Przynajmniej na papierze wygląda to tak, że wyczyn ten może się udać. BMW M2 Competition zaskakująco nie wprowadza wielu stylistycznych nowości. Delikatnie przestylizowane detale, jak nieco większy grill dyskretnie dodają agresji. W oczy rzucają się także bardziej aerodynamiczne lusterka nawiązujące do tych z większych modeli M3 i M4.
W tyle znajdziemy czarne chromowane końcówki wydechu, a w nadkolach znalazły się 19-calowe felgi obute w opony Michelin Pilot Super Sport. Wnętrze również nie powala zmianami. Największe to nowe fotele kubełkowe ze specjalnie przygotowanymi pasami bezpieczeństwa. Na kierownicy znajdziemy przyciski M do regulacji trybów pracy auta. Całość dopełnia czerwony przycisk Start oraz tabliczki z oznaczeniem serii.
Najciekawiej dzieje się pod maską. BMW M2 Competition może się pochwalić podwójnie doładowanym silnikiem V6 o pojemności trzech litrów. Motor znany z modeli M3 i M4 został tu ustawiony na 405 KM i moment 550 Nm. W standardzie silnik zostanie sparowany z sześciobiegową skrzynią manualną, a opcjonalnie skorzystamy z dwusprzęgłowego automatu o siedmiu przełożeniach.
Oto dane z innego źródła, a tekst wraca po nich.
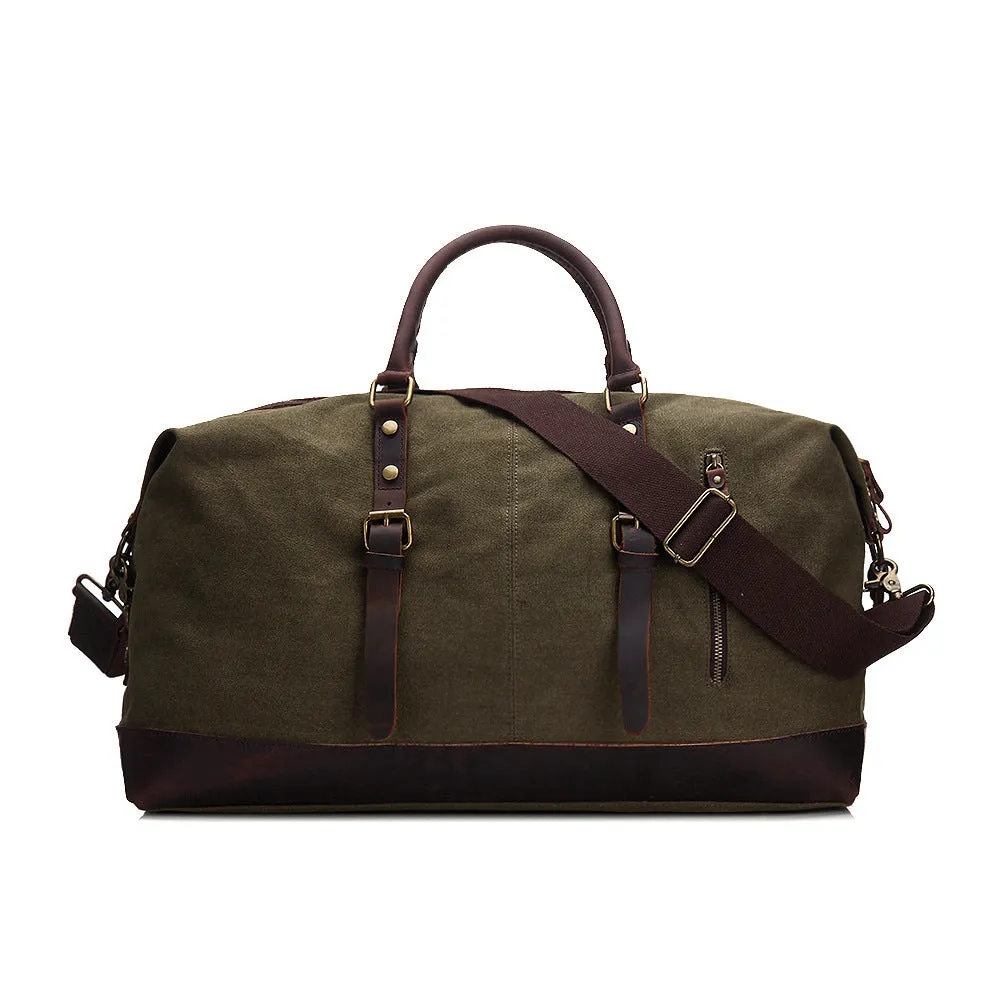 Canvas Mens Duffle Bag, Travel Bags for Men, Gym Bags for Men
W zależności od skrzyni przyspieszenie do setki wyniesie 4,2 bądź 4 s.
BMW M2 Competition podobnie, jak inne modele marki podlega tradycji rzeźbienia klientów z pieniędzy. To oznacza, że elektroniczne cugle ograniczają prędkość maksymalną do 250 km/h. Ograniczenie zdejmiemy odpłatnym pakietem M Driver's Package.
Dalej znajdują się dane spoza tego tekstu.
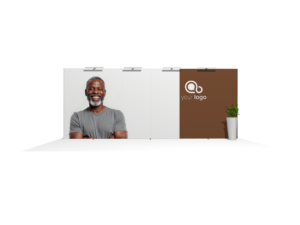 Classic 20x10 · Straight, open trade show booth rental — EC Exhibits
Oczywiście za wzrostem mocy poszły inne elementy, jak wyczynowy układ zawieszenia, aktywne dyferencjały, zmodyfikowany układ kierowniczy i wydajniejsze hamulce. Te ostatnie korzystają teraz z tarczy o średnicy 400 mm z przodu i 380 mm z tyłu. BMW M2 Competition zapowiada się imponująco i ma szanse poprawić ideał. Czy tak się faktycznie stanie przekonamy się latem gdy coupe wjedzie na rynek.